[Spatial question entries]
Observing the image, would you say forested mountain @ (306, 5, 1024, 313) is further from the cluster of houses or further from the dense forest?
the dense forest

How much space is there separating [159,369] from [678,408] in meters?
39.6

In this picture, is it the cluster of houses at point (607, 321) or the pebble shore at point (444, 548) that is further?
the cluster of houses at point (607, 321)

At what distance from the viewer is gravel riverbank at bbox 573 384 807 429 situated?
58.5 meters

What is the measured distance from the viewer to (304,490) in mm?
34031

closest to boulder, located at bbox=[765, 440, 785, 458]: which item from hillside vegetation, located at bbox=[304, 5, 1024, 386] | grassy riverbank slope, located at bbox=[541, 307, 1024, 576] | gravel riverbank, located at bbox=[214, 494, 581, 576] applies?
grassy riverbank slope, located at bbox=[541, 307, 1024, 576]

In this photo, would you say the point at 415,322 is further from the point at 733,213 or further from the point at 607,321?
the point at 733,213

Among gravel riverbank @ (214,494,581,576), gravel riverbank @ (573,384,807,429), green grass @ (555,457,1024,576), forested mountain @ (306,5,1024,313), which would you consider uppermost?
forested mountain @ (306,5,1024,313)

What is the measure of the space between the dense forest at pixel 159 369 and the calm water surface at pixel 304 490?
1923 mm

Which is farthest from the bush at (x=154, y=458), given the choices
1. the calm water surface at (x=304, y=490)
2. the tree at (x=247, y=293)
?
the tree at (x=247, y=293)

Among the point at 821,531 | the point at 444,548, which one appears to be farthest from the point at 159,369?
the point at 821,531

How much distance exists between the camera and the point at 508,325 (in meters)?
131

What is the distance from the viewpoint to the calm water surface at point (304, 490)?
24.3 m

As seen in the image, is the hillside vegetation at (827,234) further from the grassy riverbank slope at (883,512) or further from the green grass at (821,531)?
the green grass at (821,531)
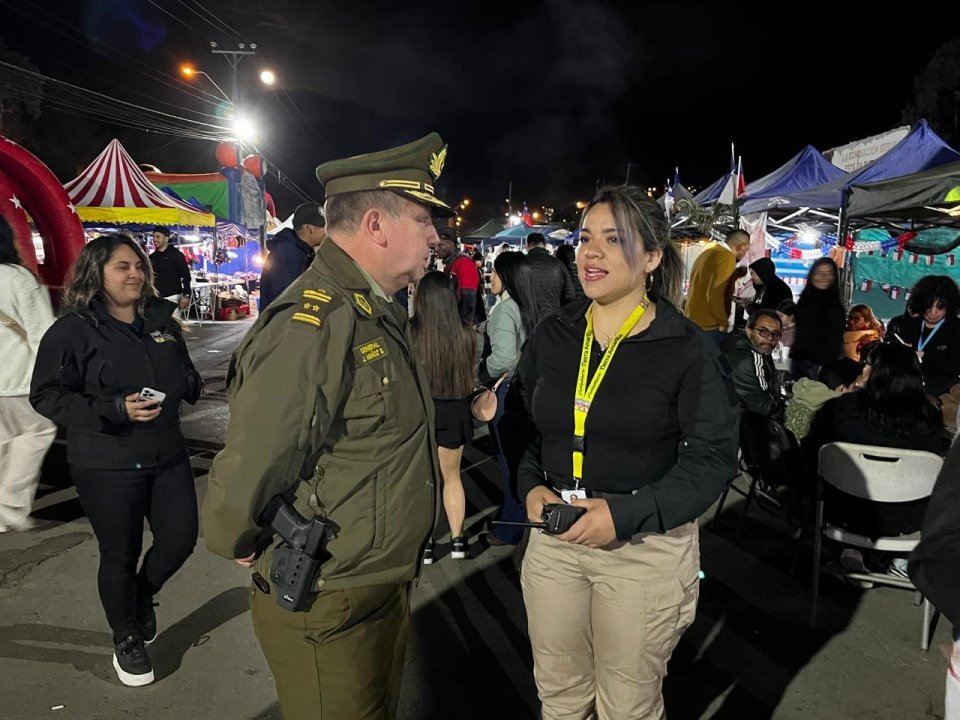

**Set exercise:**
Return each line of the rows above that contains the string "green", copied in full. Matching is case-sensitive.

**Result of this exercise:**
Among gravel riverbank @ (214,494,581,576), gravel riverbank @ (573,384,807,429), green grass @ (555,457,1024,576), forested mountain @ (306,5,1024,313), which would you consider uppermost?
As seen in the image, is the hillside vegetation at (827,234) further from the grassy riverbank slope at (883,512) or further from the green grass at (821,531)?
the green grass at (821,531)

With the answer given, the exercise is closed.